··· SOURCE MATERIAL

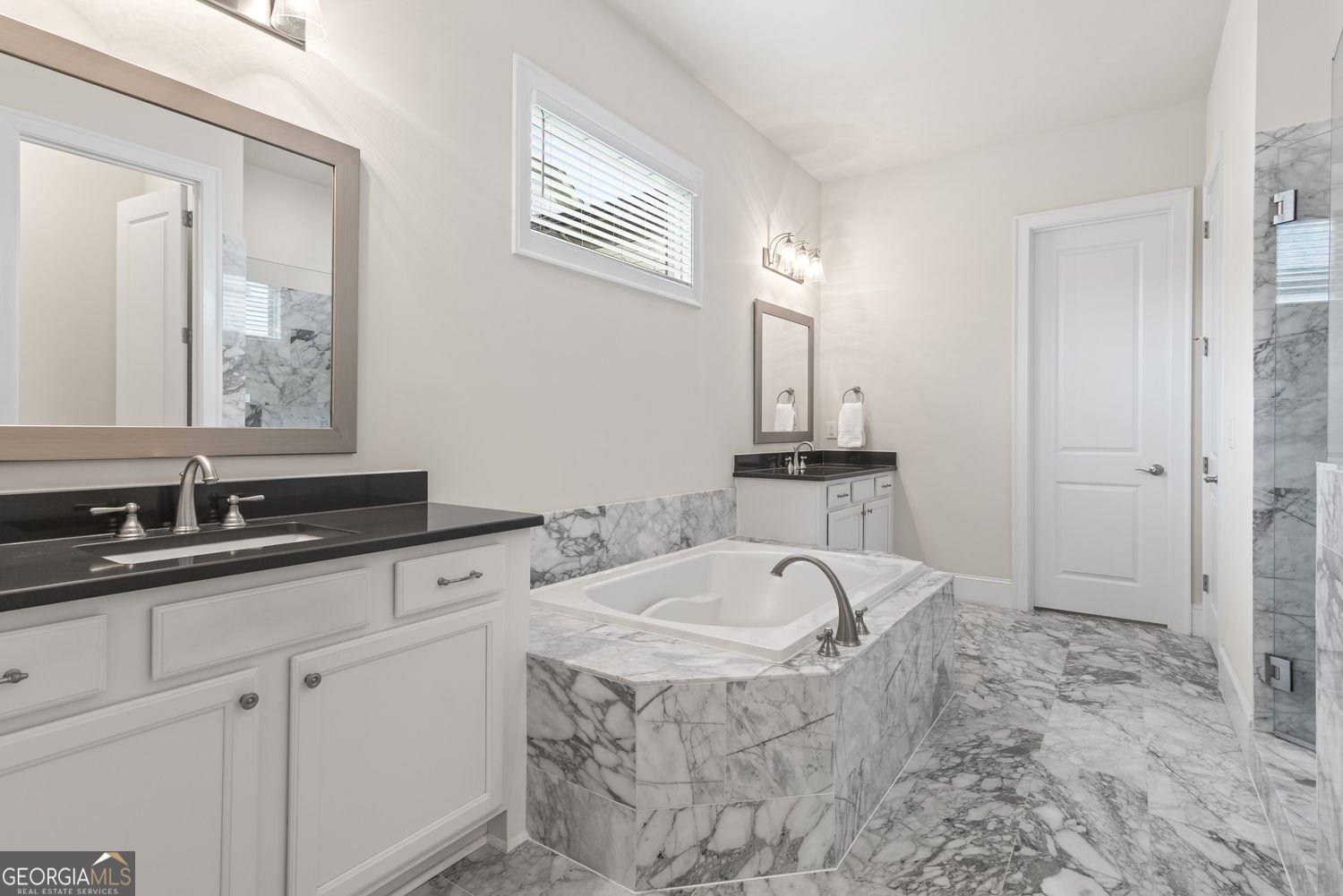 4425 Ivanhoe Walk Cumming - Photo 30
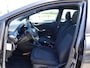 Ford Fiesta 1.0 EcoBoost 100PK ST-Line NAVI | DAB | CRUISE | LMV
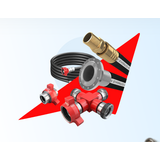 OOO "Hydraulic Trade"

······

▶ EXERCISE INSTRUCTIONS
What you return should be the whole listing, word for word, without its pictures.

▶ PROBLEM SOLUTION
 4425 Ivanhoe Walk Cumming - Photo 30
 Ford Fiesta 1.0 EcoBoost 100PK ST-Line NAVI | DAB | CRUISE | LMV
 OOO "Hydraulic Trade"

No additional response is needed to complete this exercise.